→ Task directions
Every line below from the one containing "Фото приготовления рецепта: Чечевичный" through the one containing "view from 23rd" is to be printed exactly, with the pictures omitted.

Available records Start Marker

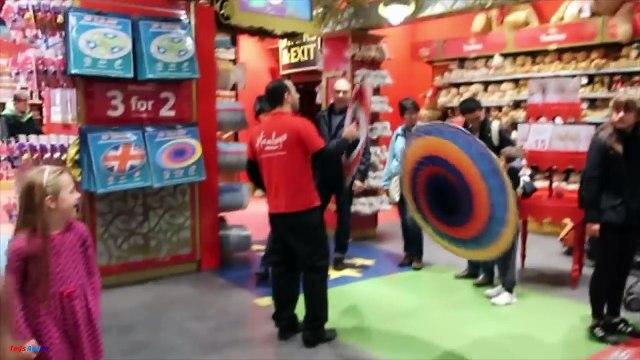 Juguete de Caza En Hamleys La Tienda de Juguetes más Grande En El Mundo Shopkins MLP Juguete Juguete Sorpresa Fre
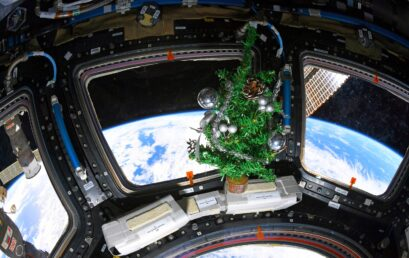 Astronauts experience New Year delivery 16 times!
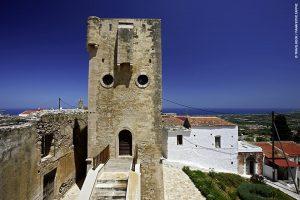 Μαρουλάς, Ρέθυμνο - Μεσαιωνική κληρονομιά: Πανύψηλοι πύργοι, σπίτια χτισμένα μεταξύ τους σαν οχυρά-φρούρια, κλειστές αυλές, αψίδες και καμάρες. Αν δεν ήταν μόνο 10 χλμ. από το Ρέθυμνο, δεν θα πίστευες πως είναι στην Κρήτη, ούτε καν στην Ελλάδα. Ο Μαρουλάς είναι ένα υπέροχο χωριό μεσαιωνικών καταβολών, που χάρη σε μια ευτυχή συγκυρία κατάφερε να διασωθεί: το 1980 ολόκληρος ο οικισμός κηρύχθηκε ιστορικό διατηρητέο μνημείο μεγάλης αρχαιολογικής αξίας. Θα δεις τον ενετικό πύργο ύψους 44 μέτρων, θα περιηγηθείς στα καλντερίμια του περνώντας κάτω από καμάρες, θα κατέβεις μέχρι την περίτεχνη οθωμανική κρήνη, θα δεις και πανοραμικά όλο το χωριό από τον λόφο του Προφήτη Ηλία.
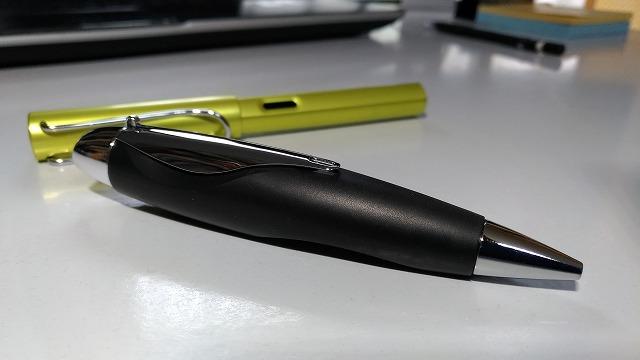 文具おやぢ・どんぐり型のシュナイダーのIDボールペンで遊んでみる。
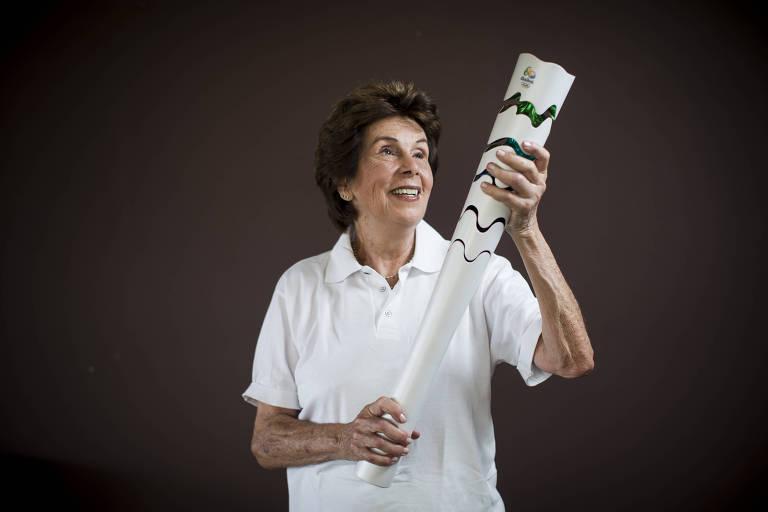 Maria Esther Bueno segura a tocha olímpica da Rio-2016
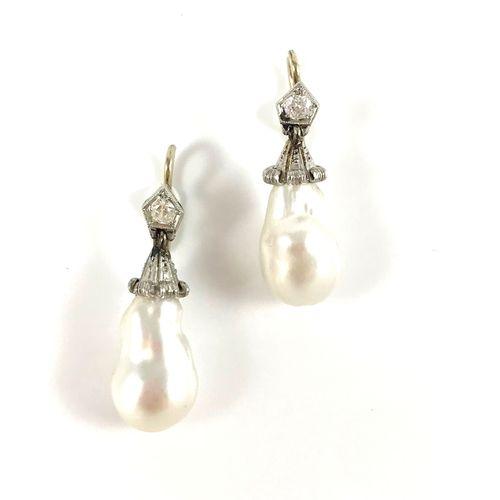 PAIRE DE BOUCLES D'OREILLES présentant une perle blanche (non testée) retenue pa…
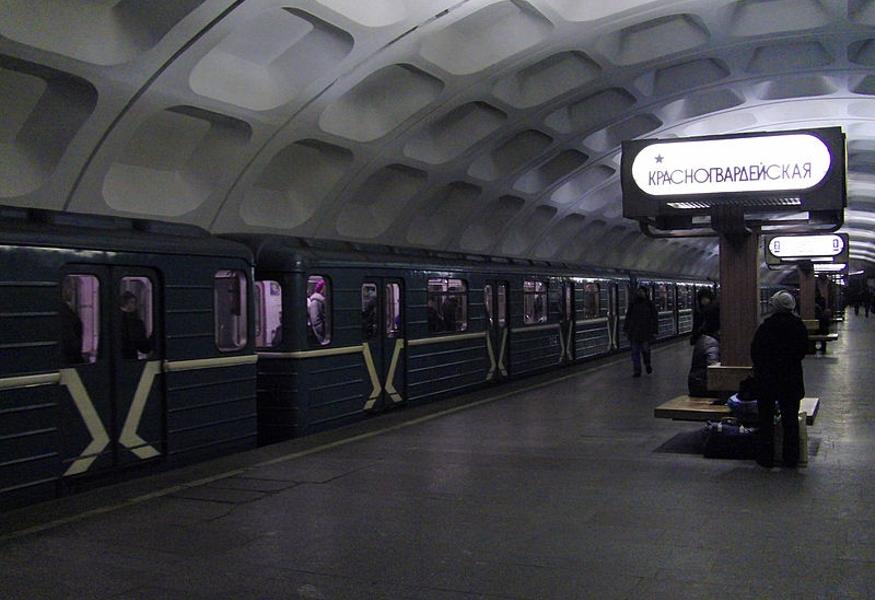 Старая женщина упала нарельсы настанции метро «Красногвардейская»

Available records End Marker
Available records Start Marker

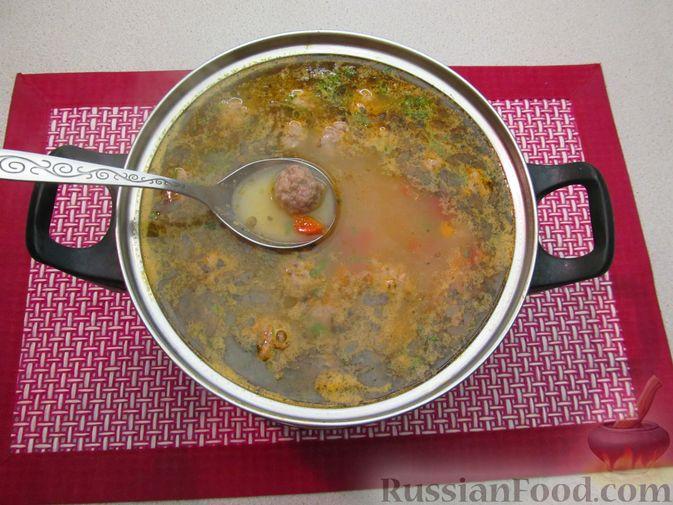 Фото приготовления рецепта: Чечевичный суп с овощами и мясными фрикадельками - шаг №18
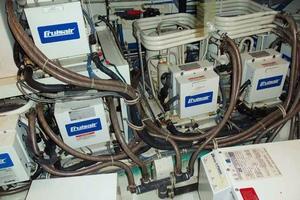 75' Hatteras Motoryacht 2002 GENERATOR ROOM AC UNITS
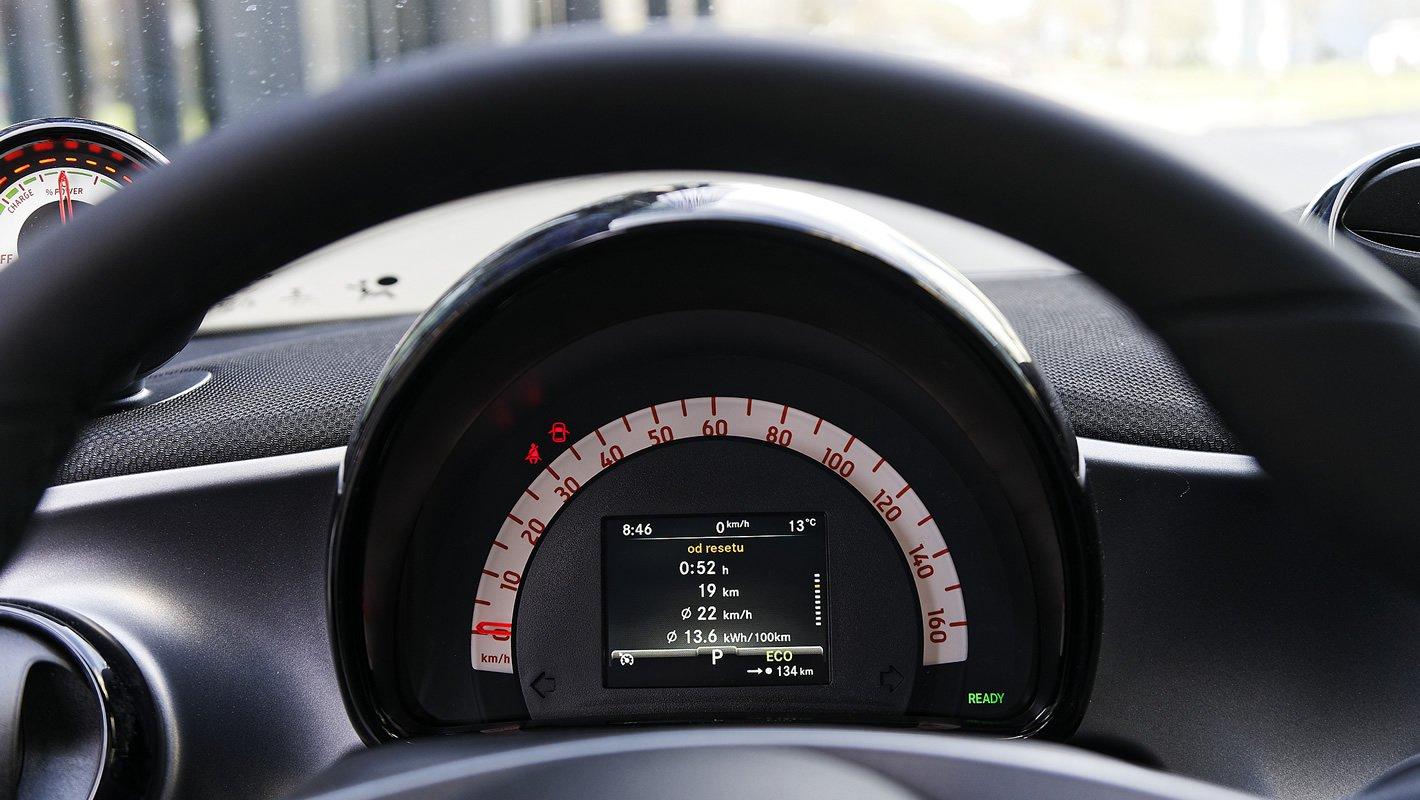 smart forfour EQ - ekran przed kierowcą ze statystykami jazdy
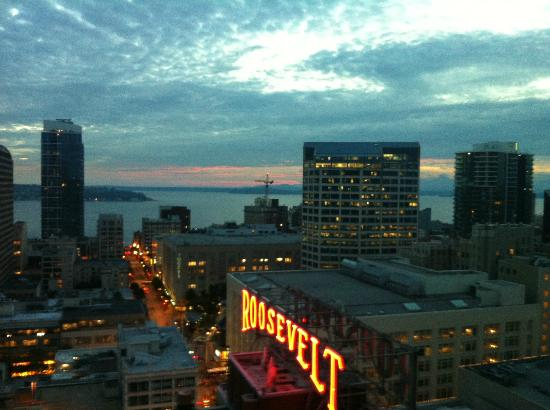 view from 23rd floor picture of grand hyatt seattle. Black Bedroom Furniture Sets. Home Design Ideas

Available records End Marker

→ Response to the exercise
 Фото приготовления рецепта: Чечевичный суп с овощами и мясными фрикадельками - шаг №18
 75' Hatteras Motoryacht 2002 GENERATOR ROOM AC UNITS
 smart forfour EQ - ekran przed kierowcą ze statystykami jazdy
 view from 23rd floor picture of grand hyatt seattle. Black Bedroom Furniture Sets. Home Design Ideas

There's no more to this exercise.